UCF's undefeated run to an American championship, a Peach Bowl win over SEC West champion Auburn was the best season in school history. The Knights were the talk of the nation through early January, especially after the school claimed a national championship in the wake of the Peach Bowl win.
But exactly how much talking was going on, and what was it worth to the school?
Earlier this month, UCF released a report claiming the end of its 2017 season and the subsequent aftermath was worth $171,079,417 in equivalent advertising.
That's adding up three nationally-televised games -- the War on I-4 win over USF, the AAC title game defeat of Memphis and the Peach Bowl -- which drew a combined 16.694 million and the equivalent of "more than" $50 million. According to the school, you would have to pay more than $100 million to acquire the same level of attention through 30-second advertisement purchases.
Additionally, UCF says its firm monitored all 210 local television markets plus national outlets ranging from ESPN to the Weather Channel and found nearly 2 million total exposures, which equates to $8.764 million in advertising value.
Moving on, UCF found it was mentioned in more than 6,000 print news stories across 3,000 publications across the United States and Canada, generating more than 256 million mentions of the UCF brand and an exposure value of $6.619 million.
But all of that traditional media exposure paled in comparison to the Internet. UCF says it generated more than 3 billion impressions through 51,000 online articles and 655 million impressions through 160,000 social media posts (including 138,000 tweets), which added up to more than $105 million in equivalent exposure.
It's worth noting that UCF used the same firm -- Joyce Julius & Associates -- that conducted a similar tabulation for Western Michigan in 2016. That study found that WMU's entire 2016 season -- from September all the way through wide receiver Corey Davis's No. 5 overall selection in the NFL Draft -- was worth $69 million. But a smaller time frame was now worth two and a half times more to UCF.
Here's how Joyce Julius explained itself after the Western Michigan study:
To collect the data, Joyce Julius & Associates used industry-best practices and proprietary calculators, gleaning exposure information/values across four mediums: television – game broadcasts, TV news coverage, print media and internet news.

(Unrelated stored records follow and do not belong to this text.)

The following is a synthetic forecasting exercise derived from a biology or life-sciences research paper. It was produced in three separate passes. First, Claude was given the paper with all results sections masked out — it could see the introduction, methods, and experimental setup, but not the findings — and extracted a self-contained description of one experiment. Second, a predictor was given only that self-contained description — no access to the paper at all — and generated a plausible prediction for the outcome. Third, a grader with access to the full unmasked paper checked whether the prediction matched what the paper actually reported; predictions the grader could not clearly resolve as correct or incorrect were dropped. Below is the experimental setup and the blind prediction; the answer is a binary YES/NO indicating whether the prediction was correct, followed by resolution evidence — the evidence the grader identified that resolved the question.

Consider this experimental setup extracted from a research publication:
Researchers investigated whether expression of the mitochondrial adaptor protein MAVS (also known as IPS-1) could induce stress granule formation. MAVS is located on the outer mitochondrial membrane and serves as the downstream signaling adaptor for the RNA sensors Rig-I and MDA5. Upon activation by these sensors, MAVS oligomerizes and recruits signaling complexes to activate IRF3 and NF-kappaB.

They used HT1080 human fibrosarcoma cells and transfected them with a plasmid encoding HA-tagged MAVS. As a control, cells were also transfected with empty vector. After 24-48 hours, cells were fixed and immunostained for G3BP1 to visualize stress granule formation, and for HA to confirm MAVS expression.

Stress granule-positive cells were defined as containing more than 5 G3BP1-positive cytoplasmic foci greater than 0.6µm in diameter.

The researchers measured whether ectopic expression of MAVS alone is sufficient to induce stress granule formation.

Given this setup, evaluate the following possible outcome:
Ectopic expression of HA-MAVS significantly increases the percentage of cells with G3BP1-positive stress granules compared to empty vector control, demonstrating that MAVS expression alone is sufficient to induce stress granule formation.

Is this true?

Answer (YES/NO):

I'm no mathematician, but Joyce Julius's calculation found $87 million worth of exposure across 51,000 online articles which, according to my calculator, equates to more than $1,700 per article. That seems... high.
Either way, the study finds that the Knights' football success and the subsequent national championship debate pushed the UCF brand onto media outlets -- ranging from the Toronto Sun to Fox News and thousands of outlets in between -- that never would've publicized the school otherwise.